Posted by on January 12th, 2009

Thoughts on the practical applicability of “freeconomics”

 Thoughts on the practical applicability of freeconomics
Stephen Colbert was dryly amusing as usual lampooning Lawrence Lessing on the Colbert Report the other night. If you’re not familiar with Lessing, he is the leading advocate of abolishing outdated aspects of current copyright laws in favor of Creative Commons licensing in light of the detachable, portable and remixable reality of the online world and people’s creative motivation to participate in it. Colbert’s rapid-debate schtick gets Lessing to explain that the economics of the creative commons are people want to contribute to sites like Flickr for free and Flickr makes money by selling ads to them. Lessing calls this an aspect of the “hybrid economy.”

What Lessing gets right with his “hybrid economy” notion is that there is an intrinsic motivation for creativity and generating something new among people. There is a satisfaction contributors to open-source software get when they figure out a bug fix and share it with others. The endless YouTube video creations wouldn’t exist if their filmers didn’t get pleasure from creating and posting for everyone to see. The twin joys of creative expression and popular recognition are part of the power that is effectively harnessed online.
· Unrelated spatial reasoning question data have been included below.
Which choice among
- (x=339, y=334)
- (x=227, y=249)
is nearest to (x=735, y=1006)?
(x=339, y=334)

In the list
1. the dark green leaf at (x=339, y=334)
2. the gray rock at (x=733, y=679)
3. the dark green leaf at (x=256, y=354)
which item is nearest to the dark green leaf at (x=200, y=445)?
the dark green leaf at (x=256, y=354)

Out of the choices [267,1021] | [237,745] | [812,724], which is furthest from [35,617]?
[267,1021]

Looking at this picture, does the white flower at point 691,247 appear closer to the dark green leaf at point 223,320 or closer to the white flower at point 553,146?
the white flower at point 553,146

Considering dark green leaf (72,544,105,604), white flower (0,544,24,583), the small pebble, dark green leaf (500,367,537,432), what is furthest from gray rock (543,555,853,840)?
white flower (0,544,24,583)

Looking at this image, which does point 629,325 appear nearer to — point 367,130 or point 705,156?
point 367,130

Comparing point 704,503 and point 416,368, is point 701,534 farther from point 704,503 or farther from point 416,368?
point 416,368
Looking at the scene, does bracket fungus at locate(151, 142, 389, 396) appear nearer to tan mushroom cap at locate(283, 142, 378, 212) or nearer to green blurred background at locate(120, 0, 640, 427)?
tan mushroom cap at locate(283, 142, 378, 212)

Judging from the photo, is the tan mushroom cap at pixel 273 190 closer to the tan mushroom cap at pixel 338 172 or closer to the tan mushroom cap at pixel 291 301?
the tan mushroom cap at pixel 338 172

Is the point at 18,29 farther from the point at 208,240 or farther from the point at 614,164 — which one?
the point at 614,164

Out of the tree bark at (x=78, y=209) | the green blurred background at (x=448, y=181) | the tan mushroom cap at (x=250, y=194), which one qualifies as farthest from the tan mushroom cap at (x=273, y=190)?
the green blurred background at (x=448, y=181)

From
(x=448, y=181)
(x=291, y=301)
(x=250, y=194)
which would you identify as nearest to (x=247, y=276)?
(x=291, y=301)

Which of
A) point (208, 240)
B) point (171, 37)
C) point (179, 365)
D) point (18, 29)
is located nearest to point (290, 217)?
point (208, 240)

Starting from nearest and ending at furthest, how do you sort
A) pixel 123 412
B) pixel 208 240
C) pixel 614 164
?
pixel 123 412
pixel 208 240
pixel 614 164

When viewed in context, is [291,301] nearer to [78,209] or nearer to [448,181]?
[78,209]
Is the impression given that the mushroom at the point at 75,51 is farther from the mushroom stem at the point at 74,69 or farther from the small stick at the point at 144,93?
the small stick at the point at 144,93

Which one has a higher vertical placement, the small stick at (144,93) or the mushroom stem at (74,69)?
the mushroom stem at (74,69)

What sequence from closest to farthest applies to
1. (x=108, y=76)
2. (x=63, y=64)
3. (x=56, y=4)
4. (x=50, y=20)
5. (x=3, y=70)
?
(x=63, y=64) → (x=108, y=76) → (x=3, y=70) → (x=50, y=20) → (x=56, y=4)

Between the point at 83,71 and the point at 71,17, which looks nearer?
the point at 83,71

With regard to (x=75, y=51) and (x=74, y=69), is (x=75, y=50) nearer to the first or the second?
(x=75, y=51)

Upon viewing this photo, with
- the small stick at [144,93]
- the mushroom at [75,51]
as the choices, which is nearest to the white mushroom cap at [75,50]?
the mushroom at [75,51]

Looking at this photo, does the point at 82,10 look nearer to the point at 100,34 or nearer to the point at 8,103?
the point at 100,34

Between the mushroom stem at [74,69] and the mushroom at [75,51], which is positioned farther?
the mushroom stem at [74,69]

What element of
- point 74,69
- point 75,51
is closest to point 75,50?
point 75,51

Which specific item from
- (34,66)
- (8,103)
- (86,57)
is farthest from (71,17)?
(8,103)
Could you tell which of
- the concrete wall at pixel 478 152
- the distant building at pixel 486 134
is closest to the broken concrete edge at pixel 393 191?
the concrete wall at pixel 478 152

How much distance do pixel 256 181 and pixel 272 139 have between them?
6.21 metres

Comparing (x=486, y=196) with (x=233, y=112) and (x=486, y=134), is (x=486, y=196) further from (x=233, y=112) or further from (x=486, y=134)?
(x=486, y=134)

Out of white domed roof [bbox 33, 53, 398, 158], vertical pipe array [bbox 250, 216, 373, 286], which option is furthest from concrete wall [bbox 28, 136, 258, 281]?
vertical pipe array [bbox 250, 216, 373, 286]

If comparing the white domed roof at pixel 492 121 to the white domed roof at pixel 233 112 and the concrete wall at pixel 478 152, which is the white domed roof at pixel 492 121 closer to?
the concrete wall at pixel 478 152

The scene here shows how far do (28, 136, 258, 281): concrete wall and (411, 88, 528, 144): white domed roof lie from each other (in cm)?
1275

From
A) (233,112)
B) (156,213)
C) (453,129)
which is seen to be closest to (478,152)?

It is too much of a leap, however, to call providing a platform for creative expression and recognition and then selling advertising or service upgrades a “hybrid economy.” The notion Lessing describes creates a non-necessary dependence between two economies running in parallel. Strictly speaking, Lessing’s freeconomy needs the traditional economy to survive, whereas the traditional economy has no need of the freeconomy. Rather than a hybrid, it’s more of a parasitic relationship. To create a truly hybrid economy, there has to be more of an interdependence between the freeconomy and the traditional economy.

So, how do we harness the economic power of the decentralized, emergent networks  the web has now enabled – while acknowledging that most of us will have to engage the established economy for some period of time in order to live?

We need a true hybrid economic model to get the ball rolling. An economic model that is parasitic on the established economy will lose its base when the old economy finally decomposes. If you have thoughts or questions of your own, I invite you to post them in the comments section.

Posted by on January 11th, 2009

The power of decentralized, emergent networks

 The power of decentralized, emergent networks
2008 will be remembered as the year when the world, especially Americans and Europeans, got the 411 on how the global economic system really works – well, kind of. In reality, financial instruments and ways of keeping track of them have become so convoluted that I’m not sure anyone can make sense of it all. I am sure, however, that the current economic system isn’t fixable at this point – it’s just a question of time before it completely unravels. The good news is that the system was really only working for a small percentage of the population, anyway. We have the chance to challenge our assumptions about the goals of an economic system and create one that works better.

The online marketplace doesn’t require that we figure this out in advance. It doesn’t follow linear rules of order or a top-down, command-central process. It behaves more like a self-organizing organism where ideas, interests, people and production hold together as long as they find synergies and move apart as those synergies dissipate. When the right elements come together, something new is created that could not have been fully realized by simply looking at its disparate parts. Its inherent structure is dynamic and the material costs of trying things out are insignificant, which makes finding solutions more a game of creative imagination rather than work.

My hope is that Massively Networked will be one of the hubs in that process by bringing together forward-thinking entrepeneurs from around the world who can find synergies among businesses and have access to resources to create business success in the emerging interactive marketplace.